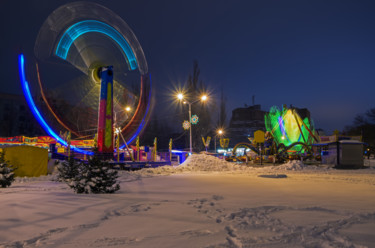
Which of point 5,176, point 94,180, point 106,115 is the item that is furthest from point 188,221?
point 106,115

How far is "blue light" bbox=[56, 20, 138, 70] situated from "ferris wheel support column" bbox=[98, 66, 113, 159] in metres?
1.86

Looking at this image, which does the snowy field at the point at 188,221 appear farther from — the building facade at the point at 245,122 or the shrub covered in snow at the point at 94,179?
the building facade at the point at 245,122

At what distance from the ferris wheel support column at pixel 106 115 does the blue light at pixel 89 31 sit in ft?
6.09

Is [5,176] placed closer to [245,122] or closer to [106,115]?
[106,115]

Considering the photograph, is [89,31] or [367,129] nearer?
[89,31]

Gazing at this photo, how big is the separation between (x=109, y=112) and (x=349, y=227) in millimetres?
16502

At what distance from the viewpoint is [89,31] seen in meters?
18.1

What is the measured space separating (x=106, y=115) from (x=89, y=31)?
594 cm

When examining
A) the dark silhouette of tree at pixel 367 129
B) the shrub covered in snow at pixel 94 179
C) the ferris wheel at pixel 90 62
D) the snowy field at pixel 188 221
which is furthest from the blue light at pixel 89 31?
the dark silhouette of tree at pixel 367 129

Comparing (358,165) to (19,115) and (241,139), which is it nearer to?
(241,139)

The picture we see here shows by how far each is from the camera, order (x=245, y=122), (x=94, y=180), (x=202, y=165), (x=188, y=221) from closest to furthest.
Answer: (x=188, y=221)
(x=94, y=180)
(x=202, y=165)
(x=245, y=122)

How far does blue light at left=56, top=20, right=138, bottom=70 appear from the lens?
54.9ft

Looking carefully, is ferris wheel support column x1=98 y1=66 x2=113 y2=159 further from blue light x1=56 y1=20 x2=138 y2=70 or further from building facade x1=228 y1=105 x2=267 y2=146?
building facade x1=228 y1=105 x2=267 y2=146

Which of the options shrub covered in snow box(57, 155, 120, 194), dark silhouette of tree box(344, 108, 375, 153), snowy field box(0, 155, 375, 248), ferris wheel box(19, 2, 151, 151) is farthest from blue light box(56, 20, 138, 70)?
dark silhouette of tree box(344, 108, 375, 153)
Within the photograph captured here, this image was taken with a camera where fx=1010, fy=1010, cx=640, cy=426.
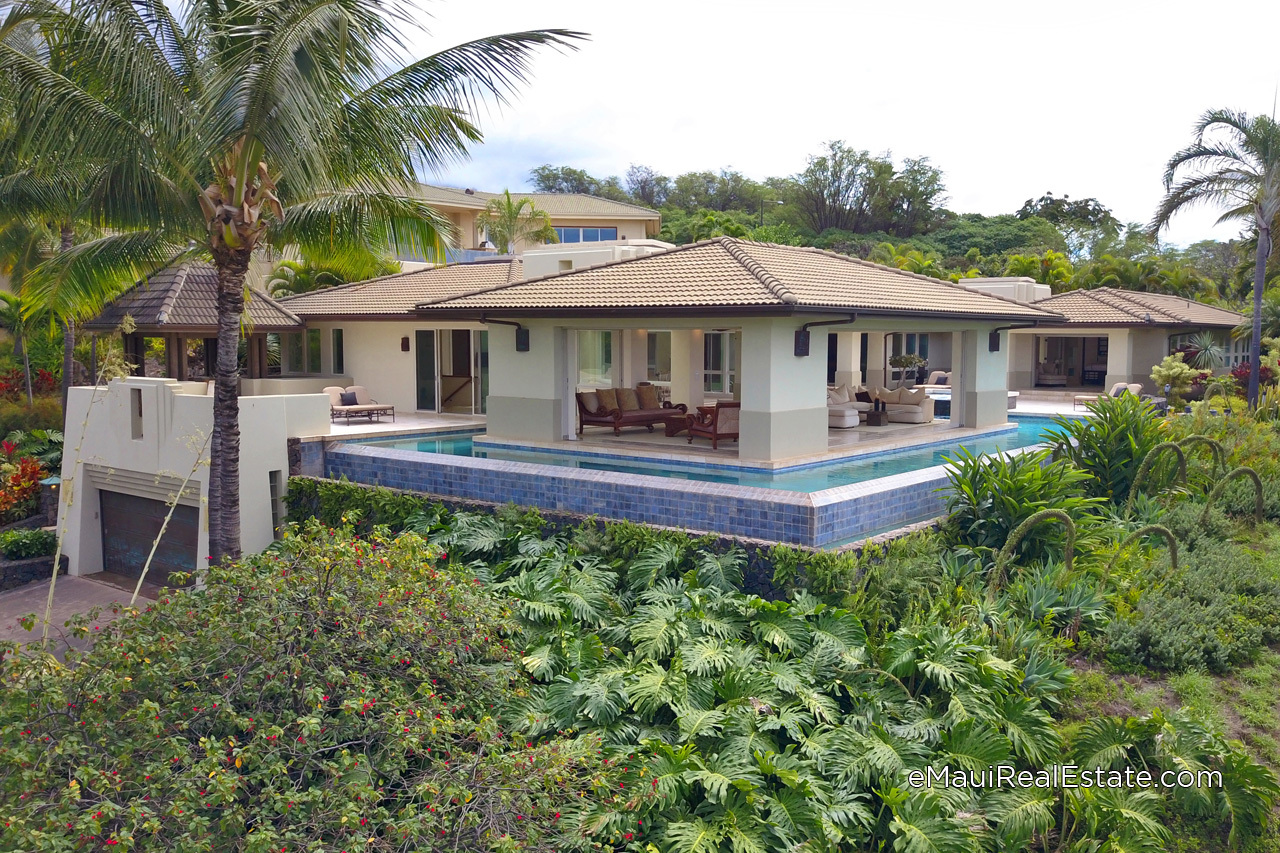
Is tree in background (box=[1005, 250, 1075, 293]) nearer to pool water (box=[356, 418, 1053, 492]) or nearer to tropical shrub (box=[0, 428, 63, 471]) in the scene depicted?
pool water (box=[356, 418, 1053, 492])

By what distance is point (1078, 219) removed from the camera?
69.4 metres

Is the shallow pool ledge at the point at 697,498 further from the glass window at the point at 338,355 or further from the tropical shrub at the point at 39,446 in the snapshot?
the tropical shrub at the point at 39,446

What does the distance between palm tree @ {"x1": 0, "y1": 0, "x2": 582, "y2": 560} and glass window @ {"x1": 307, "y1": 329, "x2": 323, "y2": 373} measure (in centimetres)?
1220

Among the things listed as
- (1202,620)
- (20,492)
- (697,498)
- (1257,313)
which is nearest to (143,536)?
(20,492)

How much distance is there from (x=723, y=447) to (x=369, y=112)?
8266 mm

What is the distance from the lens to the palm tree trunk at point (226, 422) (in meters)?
12.9

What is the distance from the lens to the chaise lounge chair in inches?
877

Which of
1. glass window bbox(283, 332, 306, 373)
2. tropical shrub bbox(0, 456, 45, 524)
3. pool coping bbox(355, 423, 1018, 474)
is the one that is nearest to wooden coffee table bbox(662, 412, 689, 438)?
pool coping bbox(355, 423, 1018, 474)

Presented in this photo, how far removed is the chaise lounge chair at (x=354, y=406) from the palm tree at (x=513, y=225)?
70.5 ft

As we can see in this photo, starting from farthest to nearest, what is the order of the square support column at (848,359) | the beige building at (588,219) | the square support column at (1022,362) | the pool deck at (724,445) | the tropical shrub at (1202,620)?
the beige building at (588,219), the square support column at (1022,362), the square support column at (848,359), the pool deck at (724,445), the tropical shrub at (1202,620)

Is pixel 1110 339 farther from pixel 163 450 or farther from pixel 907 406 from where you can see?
pixel 163 450

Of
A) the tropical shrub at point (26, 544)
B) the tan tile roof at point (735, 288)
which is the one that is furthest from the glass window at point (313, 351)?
the tan tile roof at point (735, 288)

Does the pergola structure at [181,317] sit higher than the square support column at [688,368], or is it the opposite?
the pergola structure at [181,317]

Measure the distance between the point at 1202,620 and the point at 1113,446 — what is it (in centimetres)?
489
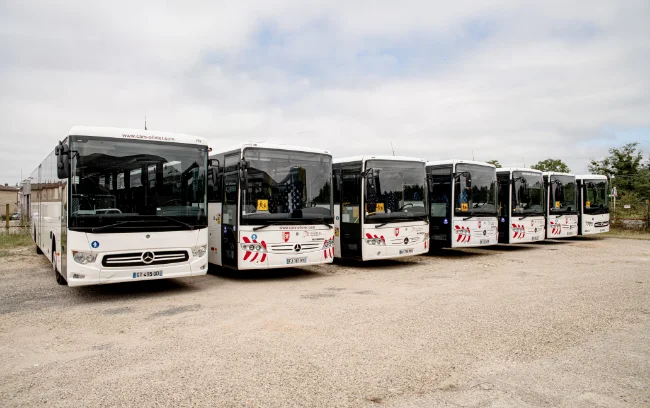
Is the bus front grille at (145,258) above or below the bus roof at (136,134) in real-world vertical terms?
below

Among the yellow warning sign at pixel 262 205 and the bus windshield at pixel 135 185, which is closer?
the bus windshield at pixel 135 185

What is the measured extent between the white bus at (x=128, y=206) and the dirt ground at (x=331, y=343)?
0.68m

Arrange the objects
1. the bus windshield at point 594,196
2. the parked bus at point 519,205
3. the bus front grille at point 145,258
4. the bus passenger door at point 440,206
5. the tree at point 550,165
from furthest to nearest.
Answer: the tree at point 550,165
the bus windshield at point 594,196
the parked bus at point 519,205
the bus passenger door at point 440,206
the bus front grille at point 145,258

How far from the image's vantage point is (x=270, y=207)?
10.7m

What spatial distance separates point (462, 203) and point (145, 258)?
9.77 metres

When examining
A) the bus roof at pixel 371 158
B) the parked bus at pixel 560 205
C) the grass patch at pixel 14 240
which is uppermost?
the bus roof at pixel 371 158

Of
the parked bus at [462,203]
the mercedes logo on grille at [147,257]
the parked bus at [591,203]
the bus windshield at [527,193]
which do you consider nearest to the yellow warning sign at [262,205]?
the mercedes logo on grille at [147,257]

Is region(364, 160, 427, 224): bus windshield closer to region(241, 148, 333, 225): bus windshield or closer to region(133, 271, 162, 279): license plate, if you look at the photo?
region(241, 148, 333, 225): bus windshield

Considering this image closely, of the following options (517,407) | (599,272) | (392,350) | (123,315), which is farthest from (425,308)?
(599,272)

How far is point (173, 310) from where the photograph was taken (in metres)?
8.00

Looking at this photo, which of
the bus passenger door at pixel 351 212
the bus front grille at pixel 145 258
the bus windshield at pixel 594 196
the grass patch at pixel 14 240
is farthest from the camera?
the bus windshield at pixel 594 196

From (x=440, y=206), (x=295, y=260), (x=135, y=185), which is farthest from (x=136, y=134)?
(x=440, y=206)

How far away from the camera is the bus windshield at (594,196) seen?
2194 centimetres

PROBLEM STATEMENT: Could you copy all of the material above word for word, leaving out the pictures?

RESPONSE BELOW:
Which of point 5,176, point 94,180, point 106,115 is the item that is furthest from point 188,221?
point 106,115

How far is "blue light" bbox=[56, 20, 138, 70] situated from "ferris wheel support column" bbox=[98, 66, 113, 159] in metres?
1.86

Looking at this image, which does the snowy field at the point at 188,221 appear farther from — the building facade at the point at 245,122 or the shrub covered in snow at the point at 94,179?
the building facade at the point at 245,122

At what distance from the ferris wheel support column at pixel 106 115 does the blue light at pixel 89 31 sit in ft?
6.09

Is [5,176] placed closer to [245,122] or closer to [106,115]?
[106,115]

Considering the photograph, is [89,31] or [367,129] nearer?
[89,31]

Gazing at this photo, how big is the separation between (x=109, y=112) and (x=349, y=227) in millimetres?
16502

At what distance from the viewpoint is [89,31] seen in meters?
18.1

What is the measured space separating (x=106, y=115) from (x=89, y=31)?
594 cm

When examining
A) the dark silhouette of tree at pixel 367 129
B) the shrub covered in snow at pixel 94 179
C) the ferris wheel at pixel 90 62
D) the snowy field at pixel 188 221
which is furthest from the blue light at pixel 89 31?
the dark silhouette of tree at pixel 367 129

Comparing (358,165) to (19,115) and (241,139), which is it nearer to?
(241,139)

The picture we see here shows by how far each is from the camera, order (x=245, y=122), (x=94, y=180), (x=202, y=165), (x=188, y=221) from closest to furthest.
Answer: (x=188, y=221)
(x=94, y=180)
(x=202, y=165)
(x=245, y=122)

How far does blue light at left=56, top=20, right=138, bottom=70 appear from the lens?
54.9ft

Looking carefully, is ferris wheel support column x1=98 y1=66 x2=113 y2=159 further from blue light x1=56 y1=20 x2=138 y2=70 or further from building facade x1=228 y1=105 x2=267 y2=146?
building facade x1=228 y1=105 x2=267 y2=146

Which of the options shrub covered in snow box(57, 155, 120, 194), dark silhouette of tree box(344, 108, 375, 153), snowy field box(0, 155, 375, 248), ferris wheel box(19, 2, 151, 151) is farthest from blue light box(56, 20, 138, 70)?
dark silhouette of tree box(344, 108, 375, 153)
Within the photograph captured here, this image was taken with a camera where fx=1010, fy=1010, cx=640, cy=426.
Is tree in background (box=[1005, 250, 1075, 293]) nearer to pool water (box=[356, 418, 1053, 492]) or nearer to tropical shrub (box=[0, 428, 63, 471]) in the scene depicted?
pool water (box=[356, 418, 1053, 492])

By what distance is point (1078, 219) removed from the camera?
69.4 metres

Is the shallow pool ledge at the point at 697,498 further from the glass window at the point at 338,355 or further from the tropical shrub at the point at 39,446 in the snapshot?
the tropical shrub at the point at 39,446

What does the distance between palm tree @ {"x1": 0, "y1": 0, "x2": 582, "y2": 560} and glass window @ {"x1": 307, "y1": 329, "x2": 323, "y2": 373} measure (in centimetres)?
1220

Among the things listed as
- (1202,620)
- (20,492)
- (697,498)
- (1257,313)
which is nearest to (143,536)?
(20,492)

How much distance is there from (x=723, y=447) to (x=369, y=112)?
8266 mm

What is the distance from the lens to the palm tree trunk at point (226, 422) (in meters)?
12.9

What is the distance from the lens to the chaise lounge chair in inches?
877

Which of
1. glass window bbox(283, 332, 306, 373)
2. tropical shrub bbox(0, 456, 45, 524)
3. pool coping bbox(355, 423, 1018, 474)
is the one that is nearest to wooden coffee table bbox(662, 412, 689, 438)?
pool coping bbox(355, 423, 1018, 474)

Presented in this photo, how far removed is the chaise lounge chair at (x=354, y=406) from the palm tree at (x=513, y=225)?
70.5 ft

As we can see in this photo, starting from farthest to nearest, what is the order of the square support column at (848,359) | the beige building at (588,219) | the square support column at (1022,362) | the pool deck at (724,445) | the tropical shrub at (1202,620)?
the beige building at (588,219), the square support column at (1022,362), the square support column at (848,359), the pool deck at (724,445), the tropical shrub at (1202,620)

Is pixel 1110 339 farther from pixel 163 450 or farther from pixel 907 406 from where you can see?
pixel 163 450

Of
A) the tropical shrub at point (26, 544)
B) the tan tile roof at point (735, 288)
which is the one that is furthest from the glass window at point (313, 351)?
the tan tile roof at point (735, 288)

Does the pergola structure at [181,317] sit higher than the square support column at [688,368], or is it the opposite?
the pergola structure at [181,317]

Measure the distance between the point at 1202,620 and the point at 1113,446 — what is it (in centimetres)?
489
Is the bus front grille at (145,258) above or below the bus roof at (136,134) in real-world vertical terms?
below

Among the yellow warning sign at pixel 262 205 and the bus windshield at pixel 135 185, which is closer?
the bus windshield at pixel 135 185

What is the measured extent between the white bus at (x=128, y=206) and the dirt ground at (x=331, y=343)?
0.68m

Arrange the objects
1. the bus windshield at point 594,196
2. the parked bus at point 519,205
3. the bus front grille at point 145,258
4. the bus passenger door at point 440,206
5. the tree at point 550,165
from furthest to nearest.
Answer: the tree at point 550,165
the bus windshield at point 594,196
the parked bus at point 519,205
the bus passenger door at point 440,206
the bus front grille at point 145,258

How far from the image's vantage point is (x=270, y=207)?
10.7m

What spatial distance separates point (462, 203) and point (145, 258)?
9.77 metres

When examining
A) the bus roof at pixel 371 158
B) the parked bus at pixel 560 205
C) the grass patch at pixel 14 240
which is uppermost?
the bus roof at pixel 371 158

Of
the parked bus at [462,203]
the mercedes logo on grille at [147,257]
the parked bus at [591,203]
the bus windshield at [527,193]
which do you consider nearest to the yellow warning sign at [262,205]?
the mercedes logo on grille at [147,257]

Is region(364, 160, 427, 224): bus windshield closer to region(241, 148, 333, 225): bus windshield or closer to region(133, 271, 162, 279): license plate, if you look at the photo?
region(241, 148, 333, 225): bus windshield

Considering this image closely, of the following options (517,407) | (599,272) | (392,350) | (123,315), which is farthest from (425,308)?
(599,272)

How far is point (173, 310) from where the photograph was taken (in metres)?
8.00

Looking at this photo, which of
the bus passenger door at pixel 351 212
the bus front grille at pixel 145 258
the bus windshield at pixel 594 196
the grass patch at pixel 14 240
is farthest from the camera?
the bus windshield at pixel 594 196

From (x=440, y=206), (x=295, y=260), (x=135, y=185), which is farthest from (x=136, y=134)?
(x=440, y=206)

How far away from the camera is the bus windshield at (594,196) seen?
2194 centimetres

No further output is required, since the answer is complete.